CVE-2026-3888: Important Snap Flaw Enables Local Privilege Escalation to Root (blog.qualys.com)

38 points by askl 5 hours ago

11 comments:

by ptx 2 hours ago

Better to follow the link to the technical details and just read those: https://cdn2.qualys.com/advisory/2026/03/17/snap-confine-sys...

The article linked in the submission is more verbose but less clear and half of it is an advertisement for their product.

by cadamsdotcom 18 minutes ago

This.

Might be worth updating the link.

by capitainenemo 33 minutes ago

It is possible to just not use snap on ubuntu. The few ubuntu servers we have, even the couple with a minimal XFCE interface for some gui pieces, don't have snap installed. I realise local exploits happen all the time, but why add a whole new huge surface area if I don't have to.

by ifh-hn 2 hours ago

I wonder if, and this is just speculating not trying to start an arguement, if this sort of thing could have happened in the simpler pre-snap, pre-systemd systems? More to the point is this a cause of using more complicated software?

by AgentME a few seconds ago

Without snap, the front door is wide open: all applications you run are unconfined within your user account and can snoop on all of your files. On a normal single-user desktop system, almost everything valuable is within your user account, not root. If an attacker does want root (such as to install a rootkit that can hide itself or to access other user accounts), they can install an alias to sudo on your account and piggy-back on the next time you use it.

by akdor1154 4 minutes ago

Well yeah, if everything runs unsandboxed as root then there are no privilege escalations!

Less pithy, i seem to recall many issue with programs that relied on suid and permission dropping, which would be the 'oldschool' way of firming up the above.

You're not wrong that complexity has been introduced, and I'm not a a fan of snap either, but ultimately sandboxes (esp backwards compatible ones that don't need source level modifications) are complex.
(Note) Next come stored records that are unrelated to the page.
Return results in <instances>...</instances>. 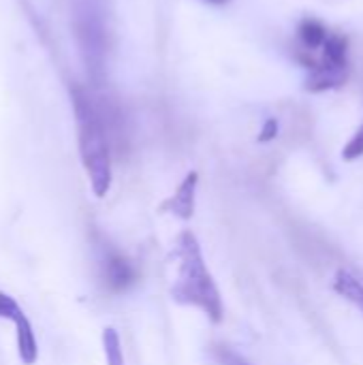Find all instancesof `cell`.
Wrapping results in <instances>:
<instances>
[{
  "label": "cell",
  "instance_id": "1",
  "mask_svg": "<svg viewBox=\"0 0 363 365\" xmlns=\"http://www.w3.org/2000/svg\"><path fill=\"white\" fill-rule=\"evenodd\" d=\"M71 101L77 122V143H79L81 165L86 169L94 197L103 199L109 192L113 180V171H111L113 139L107 120L103 115L101 98L88 92L86 88L73 86Z\"/></svg>",
  "mask_w": 363,
  "mask_h": 365
},
{
  "label": "cell",
  "instance_id": "2",
  "mask_svg": "<svg viewBox=\"0 0 363 365\" xmlns=\"http://www.w3.org/2000/svg\"><path fill=\"white\" fill-rule=\"evenodd\" d=\"M173 257L178 261V276L169 291L171 299L180 306L201 310L214 325H220L225 319L223 297L205 265L201 244L190 229L178 235Z\"/></svg>",
  "mask_w": 363,
  "mask_h": 365
},
{
  "label": "cell",
  "instance_id": "3",
  "mask_svg": "<svg viewBox=\"0 0 363 365\" xmlns=\"http://www.w3.org/2000/svg\"><path fill=\"white\" fill-rule=\"evenodd\" d=\"M73 30L75 41L81 51L88 77L94 86H101L107 71V24L101 6L94 0H77L73 9Z\"/></svg>",
  "mask_w": 363,
  "mask_h": 365
},
{
  "label": "cell",
  "instance_id": "4",
  "mask_svg": "<svg viewBox=\"0 0 363 365\" xmlns=\"http://www.w3.org/2000/svg\"><path fill=\"white\" fill-rule=\"evenodd\" d=\"M98 274L103 287L113 295L126 293L139 282V269L135 267V263L109 244L101 246Z\"/></svg>",
  "mask_w": 363,
  "mask_h": 365
},
{
  "label": "cell",
  "instance_id": "5",
  "mask_svg": "<svg viewBox=\"0 0 363 365\" xmlns=\"http://www.w3.org/2000/svg\"><path fill=\"white\" fill-rule=\"evenodd\" d=\"M0 319L13 321L15 325V336H17V353L24 365H34L39 359V344H36V336L32 329V323L28 319V314L19 308V304L0 291Z\"/></svg>",
  "mask_w": 363,
  "mask_h": 365
},
{
  "label": "cell",
  "instance_id": "6",
  "mask_svg": "<svg viewBox=\"0 0 363 365\" xmlns=\"http://www.w3.org/2000/svg\"><path fill=\"white\" fill-rule=\"evenodd\" d=\"M197 184H199V173L190 171L178 186V190L160 205V212L173 214L180 220H190L195 216V199H197Z\"/></svg>",
  "mask_w": 363,
  "mask_h": 365
},
{
  "label": "cell",
  "instance_id": "7",
  "mask_svg": "<svg viewBox=\"0 0 363 365\" xmlns=\"http://www.w3.org/2000/svg\"><path fill=\"white\" fill-rule=\"evenodd\" d=\"M349 77V68H340V66H332L325 64L319 58V64L310 71L308 79H306V90L308 92H325V90H334L340 88Z\"/></svg>",
  "mask_w": 363,
  "mask_h": 365
},
{
  "label": "cell",
  "instance_id": "8",
  "mask_svg": "<svg viewBox=\"0 0 363 365\" xmlns=\"http://www.w3.org/2000/svg\"><path fill=\"white\" fill-rule=\"evenodd\" d=\"M334 291L363 312V282L357 276L347 269H338L334 278Z\"/></svg>",
  "mask_w": 363,
  "mask_h": 365
},
{
  "label": "cell",
  "instance_id": "9",
  "mask_svg": "<svg viewBox=\"0 0 363 365\" xmlns=\"http://www.w3.org/2000/svg\"><path fill=\"white\" fill-rule=\"evenodd\" d=\"M321 60L332 66L349 68V36L340 34V32H329V36L323 45Z\"/></svg>",
  "mask_w": 363,
  "mask_h": 365
},
{
  "label": "cell",
  "instance_id": "10",
  "mask_svg": "<svg viewBox=\"0 0 363 365\" xmlns=\"http://www.w3.org/2000/svg\"><path fill=\"white\" fill-rule=\"evenodd\" d=\"M297 36H300V43L304 49L315 51V49H323L329 32L323 26V21H319L315 17H306V19H302L300 28H297Z\"/></svg>",
  "mask_w": 363,
  "mask_h": 365
},
{
  "label": "cell",
  "instance_id": "11",
  "mask_svg": "<svg viewBox=\"0 0 363 365\" xmlns=\"http://www.w3.org/2000/svg\"><path fill=\"white\" fill-rule=\"evenodd\" d=\"M103 349H105L107 365H124L122 342H120V336H118V331L113 327H107L103 331Z\"/></svg>",
  "mask_w": 363,
  "mask_h": 365
},
{
  "label": "cell",
  "instance_id": "12",
  "mask_svg": "<svg viewBox=\"0 0 363 365\" xmlns=\"http://www.w3.org/2000/svg\"><path fill=\"white\" fill-rule=\"evenodd\" d=\"M212 357L216 359L218 365H250L246 359H242L235 351H231L229 346H223V344L212 346Z\"/></svg>",
  "mask_w": 363,
  "mask_h": 365
},
{
  "label": "cell",
  "instance_id": "13",
  "mask_svg": "<svg viewBox=\"0 0 363 365\" xmlns=\"http://www.w3.org/2000/svg\"><path fill=\"white\" fill-rule=\"evenodd\" d=\"M363 156V122L362 126L357 128V133L351 137V141L344 145V150H342V158L347 160V163H353V160H357V158H362Z\"/></svg>",
  "mask_w": 363,
  "mask_h": 365
},
{
  "label": "cell",
  "instance_id": "14",
  "mask_svg": "<svg viewBox=\"0 0 363 365\" xmlns=\"http://www.w3.org/2000/svg\"><path fill=\"white\" fill-rule=\"evenodd\" d=\"M278 130H280L278 120L276 118H267L263 128H261V133H259V137H257V141L259 143H270V141H274L278 137Z\"/></svg>",
  "mask_w": 363,
  "mask_h": 365
},
{
  "label": "cell",
  "instance_id": "15",
  "mask_svg": "<svg viewBox=\"0 0 363 365\" xmlns=\"http://www.w3.org/2000/svg\"><path fill=\"white\" fill-rule=\"evenodd\" d=\"M212 2H223V0H212Z\"/></svg>",
  "mask_w": 363,
  "mask_h": 365
}]
</instances>
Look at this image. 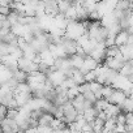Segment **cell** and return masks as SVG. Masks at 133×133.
I'll return each mask as SVG.
<instances>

If you want simple and secure, you're probably looking at OpenBSD and pledge.

by dogleash 2 hours ago

Permission and timing gotchas in /tmp predate snap and systemd. It's why things like `mkstemp` exist.

I remember cron jobs that did what systemd-tmpfiles-clean does before it existed. All unix daemons using /tmp run the risk of misusing /tmp. I don't know snap well enough to say anything about it makes it uniquely more susceptible to that.

by SoftTalker an hour ago

The mistake seems to be using a predictable path (/tmp/.snap) in a publicly-writable directory.

by pbhjpbhj 30 minutes ago

The exploit doesn't rely on the path being predictable though.

As I read it the .snap is expired and pruned, then the exploiter makes their own .snap in /tmp, then snap-confine assumes that the new .snap is the old one and executes with elevated privileges.

So, the path can be from mkstemp, or a sha-256 of your significant others fingerprint, it doesn't matter; until it expires it's plaintext in the /tmp listing.

{Wild, ignorant speculation follows ... hashing the inode and putting a signed file in the folder bearing that hash, then checking for that ... something that works but along those lines might be appropriate. (We know the inode for the 10 days we're waiting for /tmp/.snap to get pruned; time that might be used to generate a hash collision, so my off-the-cuff suggestion is definitely no good. It feels like there's a simple solution but everything I can think of fails to KPA, I think -- perhaps just use dm-crypt for the /tmp/.snap folder?}

by rglover an hour ago

Semi-related: does anybody know of a reliable API that announces CVEs as they're published?

Edit: for others who may be curious https://www.cve.org/Downloads

by charcircuit 39 minutes ago

When will these distros accept suid was a mistake and disable it. It has lead to critical local privilege escalation exploits so many times.